Line by line, copy the material that follows without leaving anything out.

── DATA FOR PROCESSING

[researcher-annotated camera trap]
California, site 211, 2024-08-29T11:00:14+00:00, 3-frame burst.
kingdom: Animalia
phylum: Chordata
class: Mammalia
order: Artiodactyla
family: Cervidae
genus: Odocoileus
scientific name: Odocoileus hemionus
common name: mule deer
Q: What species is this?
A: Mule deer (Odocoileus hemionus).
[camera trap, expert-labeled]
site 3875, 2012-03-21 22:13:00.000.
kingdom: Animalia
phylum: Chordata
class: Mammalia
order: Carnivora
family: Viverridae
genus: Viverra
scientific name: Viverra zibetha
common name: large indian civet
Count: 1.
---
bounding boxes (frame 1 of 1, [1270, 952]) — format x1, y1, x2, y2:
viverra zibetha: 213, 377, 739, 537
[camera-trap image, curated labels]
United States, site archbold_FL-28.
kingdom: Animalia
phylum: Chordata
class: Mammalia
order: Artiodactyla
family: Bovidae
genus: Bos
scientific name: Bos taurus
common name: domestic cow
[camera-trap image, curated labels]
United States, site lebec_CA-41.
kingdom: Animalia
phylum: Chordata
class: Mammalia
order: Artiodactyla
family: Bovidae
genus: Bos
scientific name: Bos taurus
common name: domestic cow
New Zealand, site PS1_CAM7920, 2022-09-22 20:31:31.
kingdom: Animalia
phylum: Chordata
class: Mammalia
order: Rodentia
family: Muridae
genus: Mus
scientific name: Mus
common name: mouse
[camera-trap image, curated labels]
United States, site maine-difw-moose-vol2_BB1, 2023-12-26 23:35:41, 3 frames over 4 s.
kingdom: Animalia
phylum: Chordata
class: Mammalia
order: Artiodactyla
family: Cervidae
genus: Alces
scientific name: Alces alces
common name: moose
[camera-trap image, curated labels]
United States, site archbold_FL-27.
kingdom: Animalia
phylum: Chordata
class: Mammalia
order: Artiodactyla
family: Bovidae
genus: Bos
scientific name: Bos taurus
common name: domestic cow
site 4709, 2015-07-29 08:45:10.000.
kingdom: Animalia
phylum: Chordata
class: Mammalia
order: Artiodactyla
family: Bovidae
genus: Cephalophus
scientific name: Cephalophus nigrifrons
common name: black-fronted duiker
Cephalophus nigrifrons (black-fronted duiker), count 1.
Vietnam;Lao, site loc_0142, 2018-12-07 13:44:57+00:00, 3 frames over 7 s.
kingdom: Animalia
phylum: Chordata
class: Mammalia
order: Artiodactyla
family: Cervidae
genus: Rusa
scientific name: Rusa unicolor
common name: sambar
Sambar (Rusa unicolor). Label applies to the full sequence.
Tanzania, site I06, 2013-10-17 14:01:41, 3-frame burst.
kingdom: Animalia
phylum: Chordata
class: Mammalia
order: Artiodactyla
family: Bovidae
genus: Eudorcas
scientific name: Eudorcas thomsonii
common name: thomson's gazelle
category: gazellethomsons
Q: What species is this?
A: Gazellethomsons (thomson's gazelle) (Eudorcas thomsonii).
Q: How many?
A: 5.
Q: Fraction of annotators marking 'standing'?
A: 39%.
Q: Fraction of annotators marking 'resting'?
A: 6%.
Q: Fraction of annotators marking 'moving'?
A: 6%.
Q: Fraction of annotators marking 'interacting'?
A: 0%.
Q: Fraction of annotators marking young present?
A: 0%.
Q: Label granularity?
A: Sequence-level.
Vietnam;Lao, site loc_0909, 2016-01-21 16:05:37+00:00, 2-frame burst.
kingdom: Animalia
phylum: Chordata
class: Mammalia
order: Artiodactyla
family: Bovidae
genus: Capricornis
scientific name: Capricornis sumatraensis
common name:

────

▶ [SOLUTION]:
[researcher-annotated camera trap]
California, site 211, 2024-08-29T11:00:14+00:00, 3-frame burst.
kingdom: Animalia
phylum: Chordata
class: Mammalia
order: Artiodactyla
family: Cervidae
genus: Odocoileus
scientific name: Odocoileus hemionus
common name: mule deer
Q: What species is this?
A: Mule deer (Odocoileus hemionus).
[camera trap, expert-labeled]
site 3875, 2012-03-21 22:13:00.000.
kingdom: Animalia
phylum: Chordata
class: Mammalia
order: Carnivora
family: Viverridae
genus: Viverra
scientific name: Viverra zibetha
common name: large indian civet
Count: 1.
---
bounding boxes (frame 1 of 1, [1270, 952]) — format x1, y1, x2, y2:
viverra zibetha: 213, 377, 739, 537
[camera-trap image, curated labels]
United States, site archbold_FL-28.
kingdom: Animalia
phylum: Chordata
class: Mammalia
order: Artiodactyla
family: Bovidae
genus: Bos
scientific name: Bos taurus
common name: domestic cow
[camera-trap image, curated labels]
United States, site lebec_CA-41.
kingdom: Animalia
phylum: Chordata
class: Mammalia
order: Artiodactyla
family: Bovidae
genus: Bos
scientific name: Bos taurus
common name: domestic cow
New Zealand, site PS1_CAM7920, 2022-09-22 20:31:31.
kingdom: Animalia
phylum: Chordata
class: Mammalia
order: Rodentia
family: Muridae
genus: Mus
scientific name: Mus
common name: mouse
[camera-trap image, curated labels]
United States, site maine-difw-moose-vol2_BB1, 2023-12-26 23:35:41, 3 frames over 4 s.
kingdom: Animalia
phylum: Chordata
class: Mammalia
order: Artiodactyla
family: Cervidae
genus: Alces
scientific name: Alces alces
common name: moose
[camera-trap image, curated labels]
United States, site archbold_FL-27.
kingdom: Animalia
phylum: Chordata
class: Mammalia
order: Artiodactyla
family: Bovidae
genus: Bos
scientific name: Bos taurus
common name: domestic cow
site 4709, 2015-07-29 08:45:10.000.
kingdom: Animalia
phylum: Chordata
class: Mammalia
order: Artiodactyla
family: Bovidae
genus: Cephalophus
scientific name: Cephalophus nigrifrons
common name: black-fronted duiker
Cephalophus nigrifrons (black-fronted duiker), count 1.
Vietnam;Lao, site loc_0142, 2018-12-07 13:44:57+00:00, 3 frames over 7 s.
kingdom: Animalia
phylum: Chordata
class: Mammalia
order: Artiodactyla
family: Cervidae
genus: Rusa
scientific name: Rusa unicolor
common name: sambar
Sambar (Rusa unicolor). Label applies to the full sequence.
Tanzania, site I06, 2013-10-17 14:01:41, 3-frame burst.
kingdom: Animalia
phylum: Chordata
class: Mammalia
order: Artiodactyla
family: Bovidae
genus: Eudorcas
scientific name: Eudorcas thomsonii
common name: thomson's gazelle
category: gazellethomsons
Q: What species is this?
A: Gazellethomsons (thomson's gazelle) (Eudorcas thomsonii).
Q: How many?
A: 5.
Q: Fraction of annotators marking 'standing'?
A: 39%.
Q: Fraction of annotators marking 'resting'?
A: 6%.
Q: Fraction of annotators marking 'moving'?
A: 6%.
Q: Fraction of annotators marking 'interacting'?
A: 0%.
Q: Fraction of annotators marking young present?
A: 0%.
Q: Label granularity?
A: Sequence-level.
Vietnam;Lao, site loc_0909, 2016-01-21 16:05:37+00:00, 2-frame burst.
kingdom: Animalia
phylum: Chordata
class: Mammalia
order: Artiodactyla
family: Bovidae
genus: Capricornis
scientific name: Capricornis sumatraensis
common name:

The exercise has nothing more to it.